Goal => Please edit the data below by replacing every instance of "farther from" with "more distant from", leaving all other text unchanged.

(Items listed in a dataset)
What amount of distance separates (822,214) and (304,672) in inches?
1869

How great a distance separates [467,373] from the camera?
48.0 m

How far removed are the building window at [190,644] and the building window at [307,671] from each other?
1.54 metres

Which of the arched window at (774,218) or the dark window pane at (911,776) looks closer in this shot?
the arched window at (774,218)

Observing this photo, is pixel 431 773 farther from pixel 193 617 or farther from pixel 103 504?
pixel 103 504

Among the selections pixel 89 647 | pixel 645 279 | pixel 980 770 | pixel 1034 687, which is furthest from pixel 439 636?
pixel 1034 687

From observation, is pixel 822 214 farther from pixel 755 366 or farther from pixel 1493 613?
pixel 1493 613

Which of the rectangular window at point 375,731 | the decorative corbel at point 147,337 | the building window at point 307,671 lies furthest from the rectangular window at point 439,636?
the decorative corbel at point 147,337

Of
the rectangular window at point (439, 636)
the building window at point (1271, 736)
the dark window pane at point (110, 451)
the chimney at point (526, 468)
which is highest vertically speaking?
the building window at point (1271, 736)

Expected output =>
What amount of distance separates (822,214) and (304,672) in inches?
1869

How great a distance separates [467,373] from the camera?
48.0 m

How far removed are the building window at [190,644] and the building window at [307,671] from each other?
1.54 metres

Which of the arched window at (774,218) or the dark window pane at (911,776) looks closer in this shot?
the arched window at (774,218)

Observing this photo, is pixel 431 773 more distant from pixel 193 617 or more distant from pixel 103 504?
pixel 103 504

Among the selections pixel 89 647 | pixel 645 279 | pixel 980 770 | pixel 1034 687, which is furthest from pixel 439 636?
pixel 1034 687

From observation, is pixel 822 214 more distant from pixel 755 366 or more distant from pixel 1493 613?
pixel 1493 613

Which of the rectangular window at point 375,731 | the decorative corbel at point 147,337 | the building window at point 307,671 lies furthest from the rectangular window at point 439,636?
the decorative corbel at point 147,337

Of
the rectangular window at point (439, 636)
the building window at point (1271, 736)
the dark window pane at point (110, 451)
the chimney at point (526, 468)
which is highest vertically speaking?
the building window at point (1271, 736)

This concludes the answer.